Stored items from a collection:

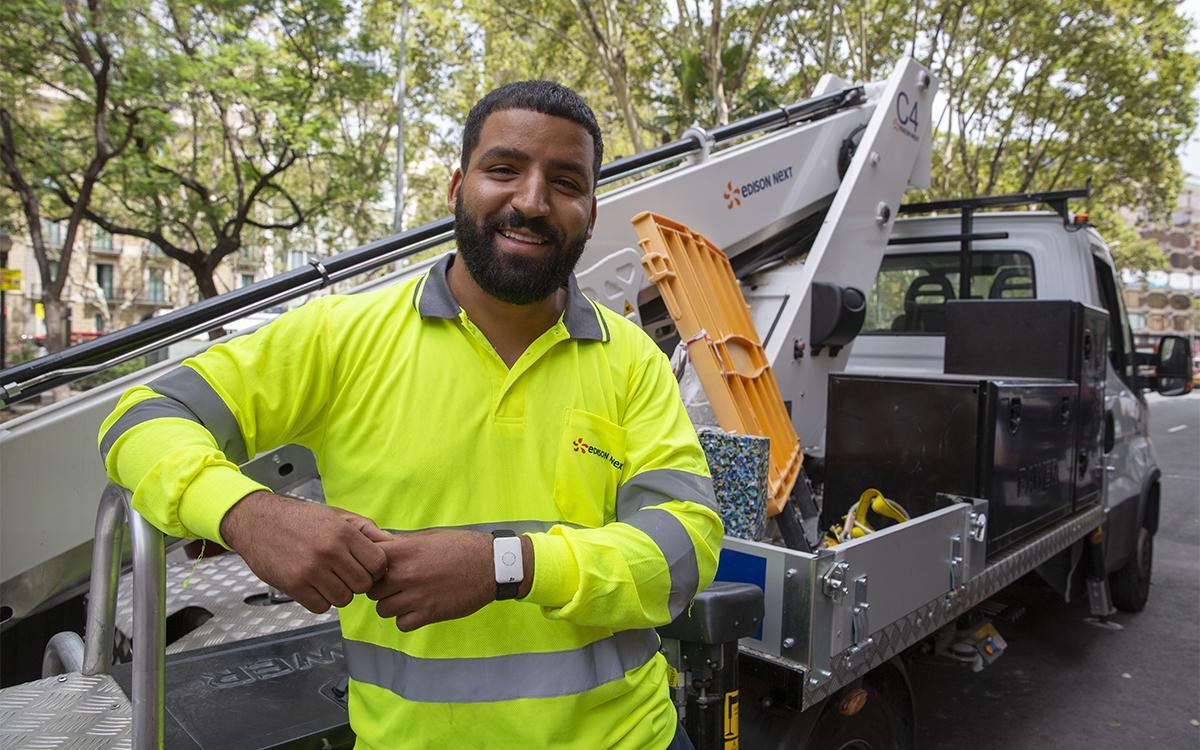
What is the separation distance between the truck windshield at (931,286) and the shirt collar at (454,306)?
3701 millimetres

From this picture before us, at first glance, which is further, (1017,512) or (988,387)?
(1017,512)

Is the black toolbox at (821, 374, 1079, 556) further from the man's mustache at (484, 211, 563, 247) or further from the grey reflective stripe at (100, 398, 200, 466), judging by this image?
the grey reflective stripe at (100, 398, 200, 466)

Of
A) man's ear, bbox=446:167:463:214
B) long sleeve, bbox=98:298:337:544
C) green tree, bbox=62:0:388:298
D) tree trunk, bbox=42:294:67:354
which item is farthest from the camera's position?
tree trunk, bbox=42:294:67:354

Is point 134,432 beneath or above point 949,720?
above

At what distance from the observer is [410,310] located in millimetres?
1399

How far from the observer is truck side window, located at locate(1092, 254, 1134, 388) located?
4.98 meters

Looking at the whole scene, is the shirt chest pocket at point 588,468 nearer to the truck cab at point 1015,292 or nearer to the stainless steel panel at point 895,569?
the stainless steel panel at point 895,569

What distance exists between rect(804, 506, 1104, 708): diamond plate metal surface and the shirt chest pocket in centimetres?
99

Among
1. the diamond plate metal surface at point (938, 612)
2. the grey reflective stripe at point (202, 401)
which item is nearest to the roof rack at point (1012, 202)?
the diamond plate metal surface at point (938, 612)

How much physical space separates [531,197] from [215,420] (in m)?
0.57

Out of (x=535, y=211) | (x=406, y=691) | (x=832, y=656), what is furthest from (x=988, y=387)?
(x=406, y=691)

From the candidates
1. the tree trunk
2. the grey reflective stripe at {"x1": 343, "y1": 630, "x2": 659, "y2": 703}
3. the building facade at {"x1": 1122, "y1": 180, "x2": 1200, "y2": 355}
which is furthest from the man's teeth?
the building facade at {"x1": 1122, "y1": 180, "x2": 1200, "y2": 355}

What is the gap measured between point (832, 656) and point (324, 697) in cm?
119

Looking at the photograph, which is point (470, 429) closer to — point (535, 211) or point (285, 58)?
point (535, 211)
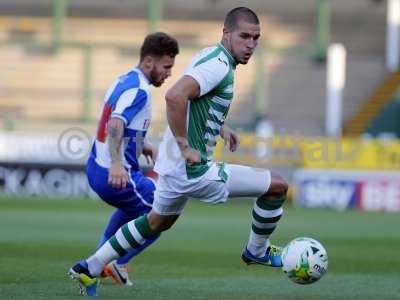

## WRITTEN INSTRUCTION
Update all of the records above by replacing every occurrence of "shirt chest pocket" with "shirt breast pocket", keeping all other wording unchanged. Leave the pictures out of your answer.

## EXERCISE ANSWER
What is the separation distance between the truck windshield at (931,286) and the shirt collar at (454,306)?
3701 millimetres

From this picture before us, at first glance, which is further, (1017,512) or (988,387)?
(1017,512)

Is the black toolbox at (821, 374, 1079, 556) further from the man's mustache at (484, 211, 563, 247) or further from the grey reflective stripe at (100, 398, 200, 466), judging by this image?
the grey reflective stripe at (100, 398, 200, 466)

Of
A) man's ear, bbox=446:167:463:214
B) long sleeve, bbox=98:298:337:544
C) green tree, bbox=62:0:388:298
D) tree trunk, bbox=42:294:67:354
which item is farthest from the camera's position?
tree trunk, bbox=42:294:67:354

Is point 134,432 beneath or above point 949,720?
above

At what distance from the observer is [410,310] located in millimetres?
1399

How far from the observer is truck side window, located at locate(1092, 254, 1134, 388) located?
4.98 meters

Looking at the whole scene, is the shirt breast pocket at point 588,468 nearer to the truck cab at point 1015,292 or nearer to the stainless steel panel at point 895,569?
the stainless steel panel at point 895,569

What distance exists between rect(804, 506, 1104, 708): diamond plate metal surface and the shirt breast pocket in centimetres?
99

Among
1. the diamond plate metal surface at point (938, 612)
2. the grey reflective stripe at point (202, 401)
which item is nearest to the roof rack at point (1012, 202)?
the diamond plate metal surface at point (938, 612)

How much physical space separates [531,197] from [215,420] (in m)?
0.57

Out of (x=535, y=211) | (x=406, y=691) | (x=832, y=656), what is furthest from (x=988, y=387)?
(x=406, y=691)

From the candidates
1. the tree trunk
2. the grey reflective stripe at {"x1": 343, "y1": 630, "x2": 659, "y2": 703}
3. the building facade at {"x1": 1122, "y1": 180, "x2": 1200, "y2": 355}
which is furthest from the man's teeth?
the building facade at {"x1": 1122, "y1": 180, "x2": 1200, "y2": 355}

What is the gap measured between point (832, 656) and point (324, 697) in cm?
119

Looking at the photograph, which is point (470, 429) closer to — point (535, 211) or point (285, 58)?
point (535, 211)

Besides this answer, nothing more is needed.